## Supplied text:
========

Robert R. McGill, Esquire

 

Federal Employee Disability Retirement: Twilight’s Landing

Sleep is often the category of escape; restorative sleep, a palliative prescription for a medical condition.  Upon closing one’s eyelids, the images which pervade from the day’s stimuli slowly recede as the dark chasm of one’s own consciousness begins to fade, and sleep begins to overtake, leading us into that shadow of twilight’s landing.

It is when chronic pain, discomfort, and the gnawing neurons which fail to relax but continue to send signals of dismay and distress, that the world of wakefulness and the dawn of sleep fail to switch off; or the continuing anxiety, depression or panic attacks control and jolt one into the awareness of darkness.  Medical conditions have an impact not only upon the daytime soul, but in the sleeplessness of non-sleep as well.

For Federal and Postal workers who are formulating a Federal Disability Retirement application and preparing one’s Statement of Disability on SF 3112A, one aspect of the descriptive narrative which is often overlooked, both by the doctor as well as the Federal or Postal applicant, is the role that profound fatigue plays upon performing the essential elements of one’s job.  While often implicitly stated or otherwise inferentially contained, explicit extrapolation is important in order to convey all of the elements of one’s medical condition and their impact upon the Federal or Postal employee’s inability to perform one or more of the essential elements of one’s positional duties.

Perhaps one was reprimanded or suspended for “sleeping on the job”.  Was it mere laziness, or was the underlying medical condition the intermediate cause of an act or event otherwise seen as an insubordinate statement of defiance?  Reasons and rationales provided make all the difference in this very human universe of language games and counter-games.  For, in order to effectively submit a Federal Disability Retirement application through the U.S. Office of Personnel Management, whether the Federal employee or the U.S. Postal Worker is under FERS, CSRS or CSRS Offset, the important thing is to make sure and sufficiently describe and delineate the primary and secondary causes of one’s underlying medical conditions. This includes the inability to have restorative sleep, the profound and intractable fatigue one experiences, impacting upon one’s daily cognitive functions, etc.

Otherwise, the medical conditions are not adequately conveyed, and when one goes back to sleep in attempting to reach that twilight’s landing, the difficulties of the world will be magnified by another potential problem — a denial from the U.S. Office of Personnel Management, of one’s Federal Disability Retirement application.

========

Answer these questions from the article on Federal Disability Retirement.
(a) On which form is the Statement of Disability prepared?
(b) Under which three retirement systems might the Federal employee or U.S. Postal Worker be covered?
(c) What potential problem does the final paragraph say will magnify the difficulties of the world?

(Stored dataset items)
========

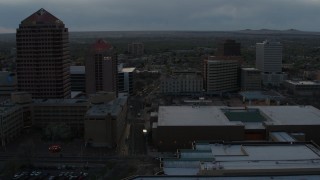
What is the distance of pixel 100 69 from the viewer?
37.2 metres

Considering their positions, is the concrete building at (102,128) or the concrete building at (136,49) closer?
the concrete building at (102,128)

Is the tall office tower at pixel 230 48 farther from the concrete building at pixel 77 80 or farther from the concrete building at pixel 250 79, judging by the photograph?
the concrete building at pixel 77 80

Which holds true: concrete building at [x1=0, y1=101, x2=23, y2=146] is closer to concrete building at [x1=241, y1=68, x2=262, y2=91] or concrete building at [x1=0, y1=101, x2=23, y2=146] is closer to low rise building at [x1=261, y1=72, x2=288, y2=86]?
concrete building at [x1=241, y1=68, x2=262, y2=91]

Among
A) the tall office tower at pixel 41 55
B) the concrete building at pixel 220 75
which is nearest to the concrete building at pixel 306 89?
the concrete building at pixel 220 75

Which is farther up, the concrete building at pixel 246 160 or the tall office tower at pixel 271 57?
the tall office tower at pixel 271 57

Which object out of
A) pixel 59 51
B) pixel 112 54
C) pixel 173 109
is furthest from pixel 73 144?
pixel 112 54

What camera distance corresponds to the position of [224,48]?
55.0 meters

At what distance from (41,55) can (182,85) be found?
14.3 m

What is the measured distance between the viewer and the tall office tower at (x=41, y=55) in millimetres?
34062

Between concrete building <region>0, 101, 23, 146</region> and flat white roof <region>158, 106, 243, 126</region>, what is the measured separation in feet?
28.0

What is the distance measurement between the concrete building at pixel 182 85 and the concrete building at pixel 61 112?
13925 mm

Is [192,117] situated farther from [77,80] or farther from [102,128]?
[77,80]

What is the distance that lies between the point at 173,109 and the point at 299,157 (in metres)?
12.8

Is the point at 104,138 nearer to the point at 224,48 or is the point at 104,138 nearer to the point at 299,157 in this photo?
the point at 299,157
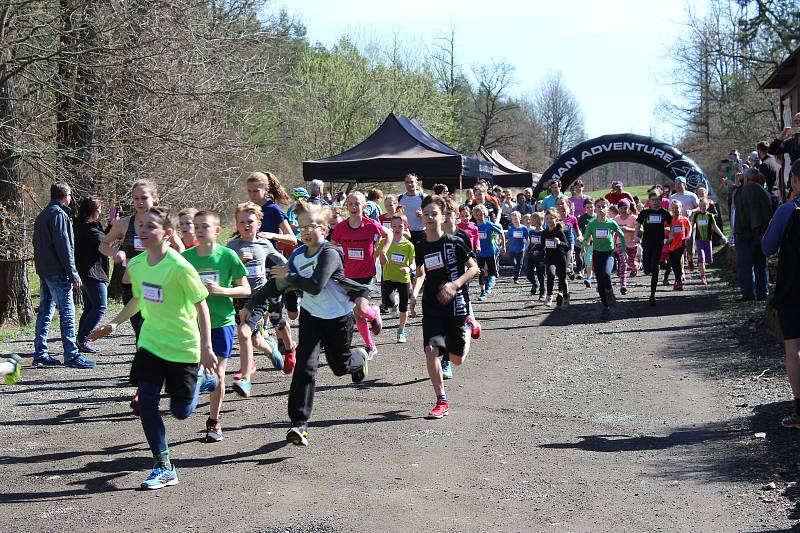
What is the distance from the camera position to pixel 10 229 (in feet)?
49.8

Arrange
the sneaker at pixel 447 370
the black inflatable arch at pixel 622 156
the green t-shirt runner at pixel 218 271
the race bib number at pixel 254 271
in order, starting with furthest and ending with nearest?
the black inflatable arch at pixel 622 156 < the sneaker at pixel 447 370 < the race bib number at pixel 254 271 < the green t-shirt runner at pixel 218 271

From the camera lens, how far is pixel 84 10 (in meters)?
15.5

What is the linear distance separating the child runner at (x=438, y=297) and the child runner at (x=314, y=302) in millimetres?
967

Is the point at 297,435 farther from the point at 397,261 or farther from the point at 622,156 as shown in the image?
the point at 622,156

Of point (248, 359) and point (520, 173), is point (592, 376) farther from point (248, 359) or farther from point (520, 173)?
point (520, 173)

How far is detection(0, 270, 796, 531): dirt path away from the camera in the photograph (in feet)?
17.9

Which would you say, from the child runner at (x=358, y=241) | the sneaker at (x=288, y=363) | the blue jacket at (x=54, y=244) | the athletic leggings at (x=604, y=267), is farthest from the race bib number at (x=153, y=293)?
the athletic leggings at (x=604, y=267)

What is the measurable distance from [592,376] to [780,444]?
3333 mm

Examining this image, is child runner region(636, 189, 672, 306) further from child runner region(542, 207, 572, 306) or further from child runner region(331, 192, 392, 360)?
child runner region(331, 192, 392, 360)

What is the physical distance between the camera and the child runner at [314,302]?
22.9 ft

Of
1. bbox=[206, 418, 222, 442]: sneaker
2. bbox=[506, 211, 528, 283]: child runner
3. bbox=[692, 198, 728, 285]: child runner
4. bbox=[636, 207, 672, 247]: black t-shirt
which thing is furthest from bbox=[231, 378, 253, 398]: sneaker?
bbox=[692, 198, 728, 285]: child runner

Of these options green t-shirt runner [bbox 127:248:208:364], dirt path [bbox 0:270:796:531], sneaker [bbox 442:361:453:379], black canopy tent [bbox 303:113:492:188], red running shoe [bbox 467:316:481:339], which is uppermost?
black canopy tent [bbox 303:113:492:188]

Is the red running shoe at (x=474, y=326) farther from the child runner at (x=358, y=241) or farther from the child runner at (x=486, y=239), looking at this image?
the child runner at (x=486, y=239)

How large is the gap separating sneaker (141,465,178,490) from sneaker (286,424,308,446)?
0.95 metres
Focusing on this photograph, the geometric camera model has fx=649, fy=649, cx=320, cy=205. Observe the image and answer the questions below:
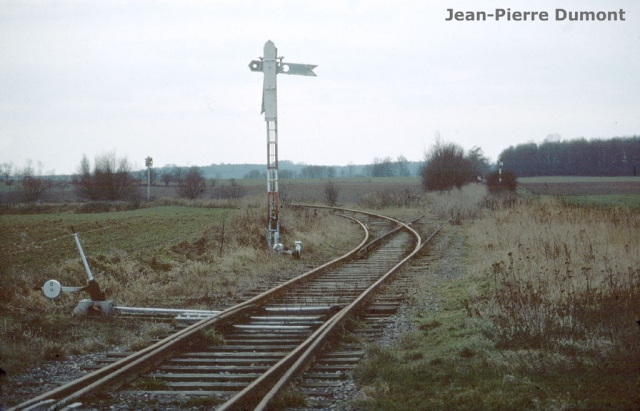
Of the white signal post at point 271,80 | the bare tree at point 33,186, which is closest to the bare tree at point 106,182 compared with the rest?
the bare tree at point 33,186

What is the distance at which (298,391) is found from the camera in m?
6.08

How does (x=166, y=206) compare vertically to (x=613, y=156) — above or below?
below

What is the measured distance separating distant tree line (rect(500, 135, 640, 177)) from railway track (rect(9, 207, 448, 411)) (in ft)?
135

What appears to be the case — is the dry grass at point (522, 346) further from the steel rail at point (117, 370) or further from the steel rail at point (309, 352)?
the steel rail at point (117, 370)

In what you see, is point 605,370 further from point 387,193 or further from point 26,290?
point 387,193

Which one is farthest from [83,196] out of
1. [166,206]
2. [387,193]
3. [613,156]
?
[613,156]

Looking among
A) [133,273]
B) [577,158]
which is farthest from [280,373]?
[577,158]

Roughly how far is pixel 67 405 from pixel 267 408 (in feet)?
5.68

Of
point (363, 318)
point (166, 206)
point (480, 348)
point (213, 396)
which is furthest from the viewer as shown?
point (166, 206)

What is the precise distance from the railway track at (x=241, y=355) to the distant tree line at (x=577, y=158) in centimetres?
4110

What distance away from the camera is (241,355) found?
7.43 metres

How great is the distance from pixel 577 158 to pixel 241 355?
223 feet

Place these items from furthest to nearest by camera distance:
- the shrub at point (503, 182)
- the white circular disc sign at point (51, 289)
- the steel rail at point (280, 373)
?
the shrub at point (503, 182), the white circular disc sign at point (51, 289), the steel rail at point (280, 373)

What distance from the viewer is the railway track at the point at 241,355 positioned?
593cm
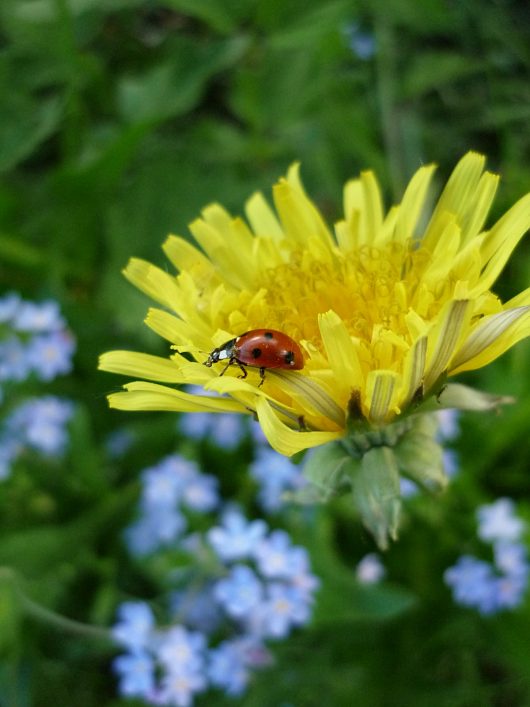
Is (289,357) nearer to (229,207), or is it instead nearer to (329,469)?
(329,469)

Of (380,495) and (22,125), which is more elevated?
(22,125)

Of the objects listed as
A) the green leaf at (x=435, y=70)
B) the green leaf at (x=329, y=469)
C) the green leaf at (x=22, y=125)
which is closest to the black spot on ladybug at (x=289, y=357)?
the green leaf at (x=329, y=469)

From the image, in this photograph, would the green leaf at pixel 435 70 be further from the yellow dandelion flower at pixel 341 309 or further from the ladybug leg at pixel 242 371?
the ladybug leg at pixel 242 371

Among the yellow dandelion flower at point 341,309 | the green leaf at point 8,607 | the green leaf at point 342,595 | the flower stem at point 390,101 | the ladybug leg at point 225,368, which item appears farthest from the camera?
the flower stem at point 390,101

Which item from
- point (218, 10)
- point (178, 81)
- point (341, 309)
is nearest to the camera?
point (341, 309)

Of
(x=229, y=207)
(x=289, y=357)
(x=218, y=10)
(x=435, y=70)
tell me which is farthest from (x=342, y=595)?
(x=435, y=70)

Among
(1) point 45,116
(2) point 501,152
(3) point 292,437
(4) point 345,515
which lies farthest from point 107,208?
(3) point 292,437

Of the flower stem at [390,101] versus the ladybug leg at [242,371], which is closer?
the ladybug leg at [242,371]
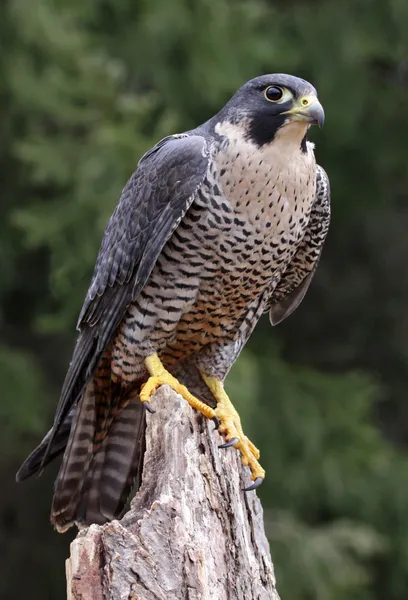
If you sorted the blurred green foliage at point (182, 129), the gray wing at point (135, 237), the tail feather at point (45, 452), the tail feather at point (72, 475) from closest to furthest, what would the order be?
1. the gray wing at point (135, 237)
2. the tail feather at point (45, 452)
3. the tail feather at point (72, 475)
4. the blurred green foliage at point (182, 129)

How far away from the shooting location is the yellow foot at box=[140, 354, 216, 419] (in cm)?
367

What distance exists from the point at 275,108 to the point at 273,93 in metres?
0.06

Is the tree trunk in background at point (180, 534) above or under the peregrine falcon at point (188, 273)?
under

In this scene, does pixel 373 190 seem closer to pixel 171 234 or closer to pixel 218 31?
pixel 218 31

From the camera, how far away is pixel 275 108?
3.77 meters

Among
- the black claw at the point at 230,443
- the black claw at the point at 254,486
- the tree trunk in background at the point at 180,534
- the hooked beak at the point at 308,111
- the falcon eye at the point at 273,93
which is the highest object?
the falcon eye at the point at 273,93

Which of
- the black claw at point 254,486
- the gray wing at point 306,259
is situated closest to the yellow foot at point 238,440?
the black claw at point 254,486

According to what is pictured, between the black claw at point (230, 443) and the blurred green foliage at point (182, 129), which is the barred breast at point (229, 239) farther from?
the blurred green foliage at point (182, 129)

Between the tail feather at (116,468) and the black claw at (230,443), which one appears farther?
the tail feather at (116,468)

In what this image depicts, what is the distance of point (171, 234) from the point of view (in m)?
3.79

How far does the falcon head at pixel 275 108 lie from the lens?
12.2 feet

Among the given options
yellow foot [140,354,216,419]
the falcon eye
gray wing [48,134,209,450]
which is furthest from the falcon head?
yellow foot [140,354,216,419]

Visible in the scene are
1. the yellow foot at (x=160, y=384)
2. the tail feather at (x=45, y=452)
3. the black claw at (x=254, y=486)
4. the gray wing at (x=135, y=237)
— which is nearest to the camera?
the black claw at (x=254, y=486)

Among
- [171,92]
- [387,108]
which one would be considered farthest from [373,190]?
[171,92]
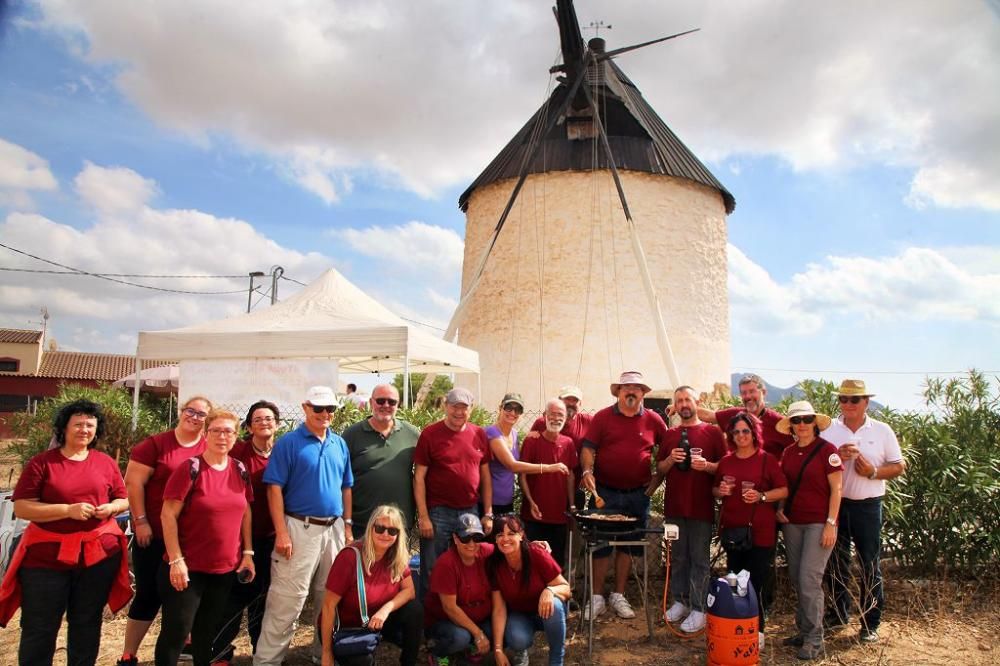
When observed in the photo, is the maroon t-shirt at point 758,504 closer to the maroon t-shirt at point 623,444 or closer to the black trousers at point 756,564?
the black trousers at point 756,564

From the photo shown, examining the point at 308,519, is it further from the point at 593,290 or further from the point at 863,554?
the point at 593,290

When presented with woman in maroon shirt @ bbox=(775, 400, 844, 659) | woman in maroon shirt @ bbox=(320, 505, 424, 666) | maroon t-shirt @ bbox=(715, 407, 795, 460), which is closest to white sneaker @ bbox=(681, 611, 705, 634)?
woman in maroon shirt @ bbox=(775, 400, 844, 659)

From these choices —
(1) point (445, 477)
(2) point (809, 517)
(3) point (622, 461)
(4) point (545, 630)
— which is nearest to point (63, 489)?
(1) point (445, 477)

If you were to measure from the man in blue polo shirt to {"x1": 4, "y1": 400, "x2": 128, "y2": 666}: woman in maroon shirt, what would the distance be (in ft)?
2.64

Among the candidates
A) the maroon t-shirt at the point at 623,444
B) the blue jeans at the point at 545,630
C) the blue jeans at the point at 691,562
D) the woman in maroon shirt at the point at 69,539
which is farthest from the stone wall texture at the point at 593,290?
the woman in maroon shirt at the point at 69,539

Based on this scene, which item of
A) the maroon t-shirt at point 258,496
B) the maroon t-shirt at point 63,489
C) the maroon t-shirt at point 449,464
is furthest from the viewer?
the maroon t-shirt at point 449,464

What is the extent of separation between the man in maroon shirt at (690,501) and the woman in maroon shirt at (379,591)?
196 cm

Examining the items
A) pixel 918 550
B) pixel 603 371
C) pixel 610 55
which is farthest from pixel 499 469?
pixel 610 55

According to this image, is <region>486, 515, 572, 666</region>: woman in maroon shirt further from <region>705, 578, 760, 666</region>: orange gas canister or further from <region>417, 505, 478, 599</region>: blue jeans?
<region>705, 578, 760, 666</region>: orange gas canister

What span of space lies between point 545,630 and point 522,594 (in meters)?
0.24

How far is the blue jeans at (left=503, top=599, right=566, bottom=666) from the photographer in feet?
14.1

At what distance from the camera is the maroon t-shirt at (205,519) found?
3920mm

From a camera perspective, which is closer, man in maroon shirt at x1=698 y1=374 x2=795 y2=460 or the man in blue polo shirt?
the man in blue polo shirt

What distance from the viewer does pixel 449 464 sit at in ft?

========

## Result for this task:
(a) SF 3112A
(b) FERS, CSRS or CSRS Offset
(c) A denial of one's Federal Disability Retirement application from the U.S. Office of Personnel Management